A spurt of violence this week in provinces far from the Taliban's main southern strongholds suggests the insurgency is spreading, even as the top U.S. commander insists the coalition has reversed the militants' momentum in key areas of the ethnic Pashtun south where the Islamist movement was born.



Attacks in the north and west of the country though not militarily significant demonstrate that the Taliban are becoming a threat across wide areas of Afghanistan even as the United States and its partners mount a major effort to turn the tide of the nearly 9-year-old war in the south.

The latest example occurred Thursday when about a dozen gunmen stormed a police checkpoint at the entrance to the city of Kunduz, about 150 miles north of the Afghan capital, Kabul. Eight policemen were killed, provincial police chief Abdul Raziq Yaqoubi said.

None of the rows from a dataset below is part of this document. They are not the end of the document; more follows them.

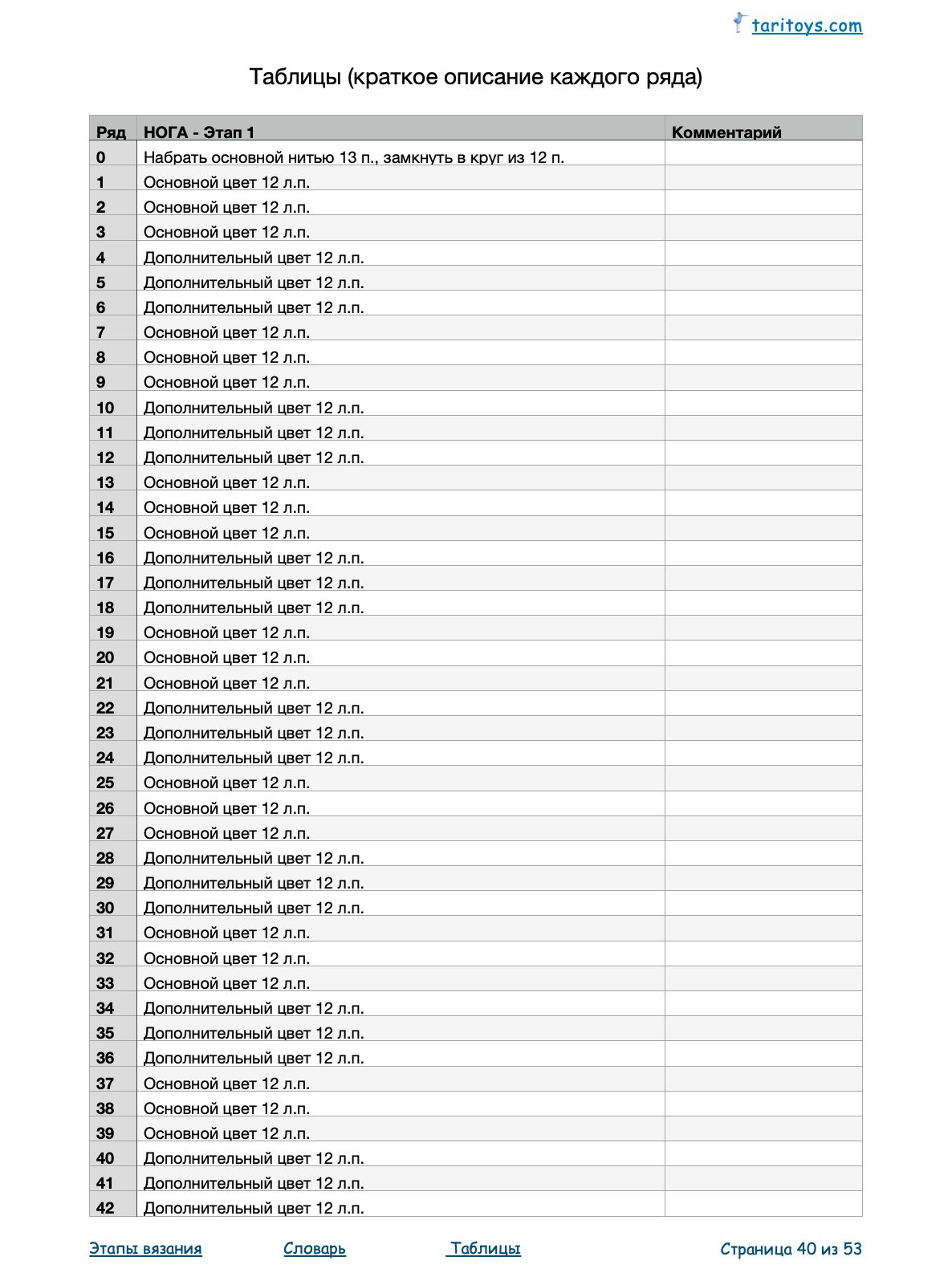 taritoys.com

Таблицы (краткое описание каждого ряда)

| Ряд | НОГА - Этап 1 | Комментарий |
|---|---|---|
| 0 | Набрать основной нитью 13 п., замкнуть в круг из 12 п. | |
| 1 | Основной цвет 12 л.п. | |
| 2 | Основной цвет 12 л.п. | |
| 3 | Основной цвет 12 л.п. | |
| 4 | Дополнительный цвет 12 л.п. | |
| 5 | Дополнительный цвет 12 л.п. | |
| 6 | Дополнительный цвет 12 л.п. | |
| 7 | Основной цвет 12 л.п. | |
| 8 | Основной цвет 12 л.п. | |
| 9 | Основной цвет 12 л.п. | |
| 10 | Дополнительный цвет 12 л.п. | |
| 11 | Дополнительный цвет 12 л.п. | |
| 12 | Дополнительный цвет 12 л.п. | |
| 13 | Основной цвет 12 л.п. | |
| 14 | Основной цвет 12 л.п. | |
| 15 | Основной цвет 12 л.п. | |
| 16 | Дополнительный цвет 12 л.п. | |
| 17 | Дополнительный цвет 12 л.п. | |
| 18 | Дополнительный цвет 12 л.п. | |
| 19 | Основной цвет 12 л.п. | |
| 20 | Основной цвет 12 л.п. | |
| 21 | Основной цвет 12 л.п. | |
| 22 | Дополнительный цвет 12 л.п. | |
| 23 | Дополнительный цвет 12 л.п. | |
| 24 | Дополнительный цвет 12 л.п. | |
| 25 | Основной цвет 12 л.п. | |
| 26 | Основной цвет 12 л.п. | |
| 27 | Основной цвет 12 л.п. | |
| 28 | Дополнительный цвет 12 л.п. | |
| 29 | Дополнительный цвет 12 л.п. | |
| 30 | Дополнительный цвет 12 л.п. | |
| 31 | Основной цвет 12 л.п. | |
| 32 | Основной цвет 12 л.п. | |
| 33 | Основной цвет 12 л.п. | |
| 34 | Дополнительный цвет 12 л.п. | |
| 35 | Дополнительный цвет 12 л.п. | |
| 36 | Дополнительный цвет 12 л.п. | |
| 37 | Основной цвет 12 л.п. | |
| 38 | Основной цвет 12 л.п. | |
| 39 | Основной цвет 12 л.п. | |
| 40 | Дополнительный цвет 12 л.п. | |
| 41 | Дополнительный цвет 12 л.п. | |
| 42 | Дополнительный цвет 12 л.п. | |

Этапы вязания Словарь Таблицы Страница 40 из 53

Also Thursday, a candidate in next month's parliamentary elections said 10 of her campaign workers were kidnapped while traveling in the northwestern province of Herat, 450 miles (725 kilometers) west of the capital.

The candidate, Fawzya Galani, said villagers told her armed men had stopped the group Wednesday and drove them off in their two vehicles.

Those incidents followed Wednesday's fatal shooting of three Spaniards two police trainers and an interpreter — at a training base in Badghis province about 230 miles (370 kilometers) northwest of Kabul.